Fırsatları Kaçıran Bir Cambaz…
Yazar: Gizem Şimşek KayaC2 Motion Picture Group, Oddfellows Entertainment, Range Media Partners, Saturn Films ve Traffic. ortak yapımcılığında çekilen Longlegs, Türkiye’de gösterime girdiği adıyla Cambaz, filminin yönetmen koltuğunda The Blackcoat's Daughter (2015), I Am the Pretty Thing That Lives in the House (2016), Gretel & Hansel (2020) gibi filmlerin de yönetmenliğini yapmış olan Oz Perkins oturuyor. Senaryosunu da yönetmen Perkins’in kaleme aldığı filmin görüntü yönetmenliğini Andres Arochi üstlenmiş. Müzikleri Elvis Perkins tarafından yapılan filmin oyuncu kadrosunda ise Maika Monroe, Nicolas Cage, Blair Underwood, Alicia Witt, Michelle Choi-Lee, Dakota Daulby, Kiernan Shipka, Lauren Acala gibi isimler bulunuyor.
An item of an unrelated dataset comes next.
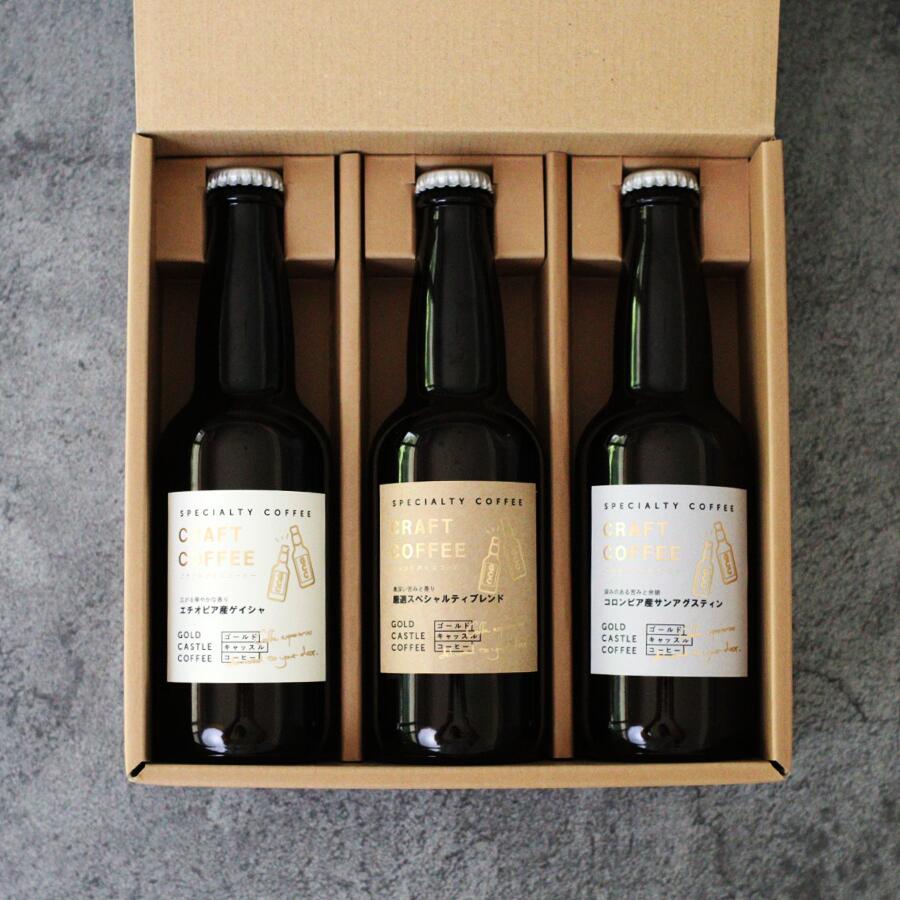 TWENTY EIGHT 至福のクラフトコーヒー 3種 飲み比べ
Filmin konusunu, bir türlü yakalanamayan ve gizemli metotlarıyla birçok insanın ölümünden sorumlu olan bir seri katili yakalamaya çalışan FBI ajanı Lee Harker'ın tüyler ürpertici soruşturma süreci oluşturuyor. Yetenekli ama tecrübesiz FBI Ajanı Lee Harker, yakalanması zor bir seri katilin çözülmemiş davasına atanır. Beklenmedik gelişmelerle gizli kanıtlar gün yüzüne çıkarken, Harker acımasız katille kişisel bir bağının olduğunu keşfeder. Başka bir masum ailenin hayatına mal olmadan önce onu durdurabilmesi için zamana karşı bir mücadeleye girişecektir.
Çekimleri ve sinematografisi başarılı olan, gerilim atmosferi de fazlasıyla iyi kurulan filmin oyuncularının performansları da oldukça başarılı. Karla kaplı tarlalar, açık kapılar gibi unsurlar korkuyu tetikleyici unsurlar olarak aralara serpiştiriliyor. Haliyle yavaş yavaş izleyiciyi filme çeken bir havaya sahip olan film, doruk noktasının ardından maalesef tepetaklak bir biçimde düşüşe geçiyor. Akıllarda yer eden The Silence of The Lambs (1991) ya da Se7en (1995) gibi seri katil filmlerine öykünse de bu filmlerin arasına katılmayı da bu bağlamda elinden kaçırıyor.
Lee Harker karakterinin insanlara karşı olan soğuk tavrı, kendini bulunduğu ortama adapte edemeyişindeki çaresizlikleri oldukça iyi bir biçimde izleyicilere yansıyor. Filmin sorunu ise bu denli iyi bir gerilim atmosferi yaratılabilmesine karşın, olay örgüsünün tahmin edilebilir bir şekilde ilerlemesi ve herhangi bir sürpriz içermeyen şekilde finale ulaşması. İyi bir biçimde yaratılmış karakterlerin adeta basiretleri bağlanmışçasına, daha birkaç sahne önce gördükleri olaylarla bağlantı kuramayarak tuzağa sürüklenmeleri, bir süre sonra izleyicilerin bu karakterlerle kurdukları özdeşleşimin parçalanmasına neden oluyor.
Longlegs adlı seri katili canlandıran Nicolas Cage son dönemdeki en başarılı performanslarından birini sergilerken, yüzüne takılmış olan maske ile adeta Mrs. Doubtfire (1993)’a benzemesi ise karakteri ciddiye almayı zorlaştırıyor. Seri katilin motivasyonunun nedenine değinilmemesi de izleyicilerin salondan tatmin olmamış şekilde çıkmalarına yol açacak olan başka bir sorun. Bütün bunlara bakıldığında, eksik yanlar giderildiğinde oldukça başarılı olacak bir film çekilme fırsatının, sanki aceleye getirilmişçesine elden kaçırıldığı da görülebiliyor.
Sonuç olarak Longlegs; sinematografisi ve kurmuş olduğu gerilim atmosferiyle başarılı olan ancak finalinde izleyicileri tatmin etmeyi elinden kaçıran orta halli bir film olmaktan kurtulamıyor.